Classifying Order of Convergence for ODE Approximation Basic Question Different approximation methods yield different orders of convergence/accuracy, e.g., Euler's method should have an order of 1, while the fourth order Runge-Kutta should have an order of 4. 
Using the linear shooting method for a boundary-value problem, say I get this:

and it is supposed to have an order of convergence of 4. How do I get that?
 A: In general, if $u_{1,i}$ and $v_{1,i}$ are $O(h^n)$ approximations to $y_1(x_i)$ and $y_2(x_i)$, respectively, for each $i = 0, 1, \ldots, N$, then it can be shown that $w_{1,i}$ will be an $O(h^n)$ approximation to $y(x_i)$.
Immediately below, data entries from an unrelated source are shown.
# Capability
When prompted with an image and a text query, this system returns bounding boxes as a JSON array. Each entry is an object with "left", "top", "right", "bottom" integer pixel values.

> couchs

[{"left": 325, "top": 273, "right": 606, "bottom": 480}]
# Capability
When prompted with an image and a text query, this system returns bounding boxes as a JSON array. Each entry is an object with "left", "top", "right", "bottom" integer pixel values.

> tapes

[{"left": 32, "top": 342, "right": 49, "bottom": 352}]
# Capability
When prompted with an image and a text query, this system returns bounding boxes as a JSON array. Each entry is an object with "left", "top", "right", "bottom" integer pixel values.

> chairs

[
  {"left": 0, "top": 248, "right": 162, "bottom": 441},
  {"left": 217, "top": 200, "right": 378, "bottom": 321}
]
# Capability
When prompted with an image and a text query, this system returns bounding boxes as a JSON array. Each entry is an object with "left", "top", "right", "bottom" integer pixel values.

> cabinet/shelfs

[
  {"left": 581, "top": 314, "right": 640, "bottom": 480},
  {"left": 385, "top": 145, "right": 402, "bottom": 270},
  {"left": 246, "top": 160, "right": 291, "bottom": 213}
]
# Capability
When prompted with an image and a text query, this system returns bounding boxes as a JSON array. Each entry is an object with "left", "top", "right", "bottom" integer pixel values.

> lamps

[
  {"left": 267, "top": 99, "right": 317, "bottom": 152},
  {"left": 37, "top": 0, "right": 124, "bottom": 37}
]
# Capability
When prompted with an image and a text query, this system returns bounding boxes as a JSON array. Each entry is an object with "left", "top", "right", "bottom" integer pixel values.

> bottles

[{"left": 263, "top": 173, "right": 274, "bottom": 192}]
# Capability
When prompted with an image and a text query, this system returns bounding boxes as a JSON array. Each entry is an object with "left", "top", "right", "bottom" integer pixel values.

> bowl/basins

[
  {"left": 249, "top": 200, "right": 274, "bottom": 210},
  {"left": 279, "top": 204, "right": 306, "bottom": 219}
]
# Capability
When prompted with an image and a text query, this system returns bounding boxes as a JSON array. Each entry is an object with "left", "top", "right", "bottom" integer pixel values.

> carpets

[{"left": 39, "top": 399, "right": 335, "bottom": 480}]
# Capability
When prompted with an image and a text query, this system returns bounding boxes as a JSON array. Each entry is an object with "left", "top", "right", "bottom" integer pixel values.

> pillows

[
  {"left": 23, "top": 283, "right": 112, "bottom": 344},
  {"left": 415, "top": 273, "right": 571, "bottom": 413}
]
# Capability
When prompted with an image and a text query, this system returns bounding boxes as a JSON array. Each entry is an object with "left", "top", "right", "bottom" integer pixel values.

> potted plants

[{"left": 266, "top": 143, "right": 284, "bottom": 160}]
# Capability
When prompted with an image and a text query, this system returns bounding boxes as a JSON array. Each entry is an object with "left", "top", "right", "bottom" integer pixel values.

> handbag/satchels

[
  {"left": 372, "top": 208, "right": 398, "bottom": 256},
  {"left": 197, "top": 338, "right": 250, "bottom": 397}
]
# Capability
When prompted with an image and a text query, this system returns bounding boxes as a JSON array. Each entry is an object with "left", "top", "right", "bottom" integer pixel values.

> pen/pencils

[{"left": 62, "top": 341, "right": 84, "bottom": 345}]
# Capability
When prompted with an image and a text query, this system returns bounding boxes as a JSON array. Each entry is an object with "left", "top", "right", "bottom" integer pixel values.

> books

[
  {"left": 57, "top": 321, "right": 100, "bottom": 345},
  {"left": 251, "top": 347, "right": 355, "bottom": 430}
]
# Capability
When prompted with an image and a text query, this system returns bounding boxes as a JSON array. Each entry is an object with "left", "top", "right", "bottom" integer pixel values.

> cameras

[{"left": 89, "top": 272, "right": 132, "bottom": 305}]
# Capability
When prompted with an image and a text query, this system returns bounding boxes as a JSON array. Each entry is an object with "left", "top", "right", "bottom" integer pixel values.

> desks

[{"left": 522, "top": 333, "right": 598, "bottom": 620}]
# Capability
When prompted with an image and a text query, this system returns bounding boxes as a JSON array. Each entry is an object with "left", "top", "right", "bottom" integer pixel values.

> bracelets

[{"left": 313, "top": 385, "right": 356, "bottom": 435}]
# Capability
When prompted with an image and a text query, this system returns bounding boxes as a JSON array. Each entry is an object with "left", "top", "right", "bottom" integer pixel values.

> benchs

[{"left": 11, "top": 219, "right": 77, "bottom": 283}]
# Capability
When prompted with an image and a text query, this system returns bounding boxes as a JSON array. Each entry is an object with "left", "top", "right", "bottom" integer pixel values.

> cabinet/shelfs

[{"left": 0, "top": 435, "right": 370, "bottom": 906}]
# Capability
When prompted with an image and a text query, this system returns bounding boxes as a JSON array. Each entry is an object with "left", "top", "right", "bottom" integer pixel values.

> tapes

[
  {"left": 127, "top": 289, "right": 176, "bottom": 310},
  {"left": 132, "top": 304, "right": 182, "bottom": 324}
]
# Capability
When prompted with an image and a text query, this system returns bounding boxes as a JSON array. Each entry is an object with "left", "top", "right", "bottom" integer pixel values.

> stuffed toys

In "Analysis of Numerical Methods" by Isaacson and Keller, this can be shown to be:
$$\tag 1 \displaystyle |w_{1,i} - y(x_i)| \le K h^n \left|1 + \frac{v_{1,i}}{v_{1,N}}\right|.$$
These methods behave like this generally, but bad things can happen if there is cancellation of significant figures due to rounding errors, but you can actually usually see that in the intermediate calculations and take measures to correct (more digits or another method, for example).
From your table, you are using Runge-Kutta, which is expected to be a fourth order accurate method, that is $O(h^4)$ to the solution. Using $(1)$, you should be able to choose a $K$ that satisfies:
$$\displaystyle |w_{1,i} - y(x_i)| \le K h^n \left|1 + \frac{v_{1,i}}{v_{1,N}}\right|.$$
Plug in your $h$, which appears to be $\displaystyle \frac{1}{10}$ and $n = 4$ and very that the inequality is satisfied for ALL iterates, that is:
$$\displaystyle |w_{1,i} - y(x_i)| \le K \left(\frac{1}{10}\right)^4 \left|1 + \frac{v_{1,i}}{v_{1,N}}\right|.$$
If this works for a particular $K$, you are fourth-order accurate.
Lastly, if this method has horrible performance due to the rounding errors, other techniques must be used.